Other nutritional issues highlighted in our review included vitamin K, soy, and portfolio diets. The latter presents the most holistic approach to investigating the optimal diet for bone health in aging, and may also include exercise and fall prevention training. The studies highlighted in this review demonstrate that key lifestyle habits can be utilized to strengthen bone health and reduce fracture risk. As previously mentioned, the National Osteoporosis Foundation [1] developed five steps to optimize bone health, the first of which is to improve calcium and vitamin D intake. As shown in the present review, this can be accomplished with either food or supplements in older adults. Medications certainly have a role for treating osteoporosis. However, with the number of medications that the older person is prescribed continuing to rise, there is a need to consider less aggressive measures when possible.
While most intervention studies and reviews concerning bone health have included medication as the primary intervention, relatively few have concentrated on diet or supplements alone.

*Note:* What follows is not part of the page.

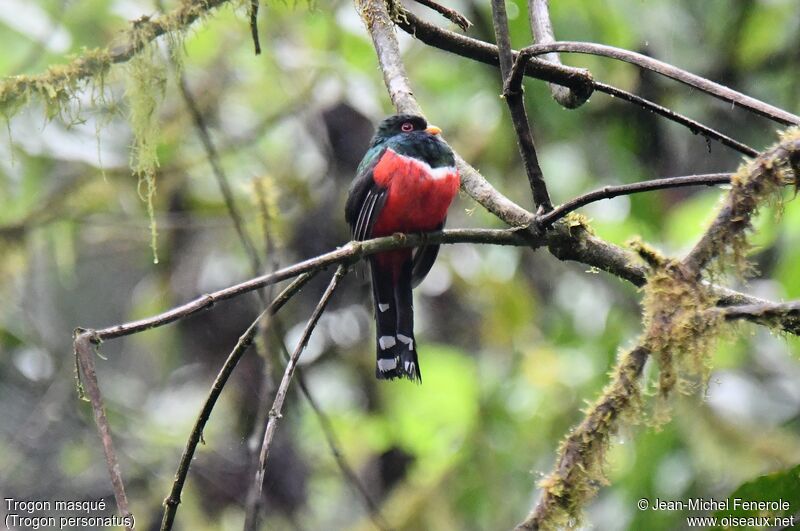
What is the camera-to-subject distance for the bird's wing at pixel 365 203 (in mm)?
3824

Pharmacological approaches will have a significantly higher effect on BMD, and possibly on falls and fractures, but at the same time pose a higher risk for medication-associated side effects, especially if continued for decades.

5. Conclusions

Many nutrients play a role in optimizing skeletal mass. In addition to vitamin D and calcium, deficiency, and in some cases excesses, of other nutrients can impact bone mineral density. These nutrients are commonly obtained by following the U.S. Dietary Guidelines [54]. Interventions, including foods or supplements, or targeting behaviors, have shown positive results. Additional research is needed to examine the impact of educational strategies that combine all nutritional factors into one randomized controlled intervention; then further to examine the impact of education plus supplemental foods. The results of these trials will perhaps provide an effective strategy for bone health in aging adults who prefer not to take supplements or medication. Future research may also combine these proposed projects with balance, flexibility, and impact exercise, to determine their additional effects on bone density, fracture rates, and markers of bone health. With the economic factors of supplements and medication, as well as quality of life issues, additional research is needed to examine the potential role of education strategies concerning bone health in aging.

6. Limitations

An inherent limitation in evaluating impact of interventions is publication bias. Significant changes are commonly needed in order to be published. If an intervention produced no change, this may not be published and consequently data were not available for review.
With the focus of the review being nutritional interventions, the review excluded studies that focused on drug treatment. These studies may have provided additional nutritional information but the diet variable is often held constant in these studies.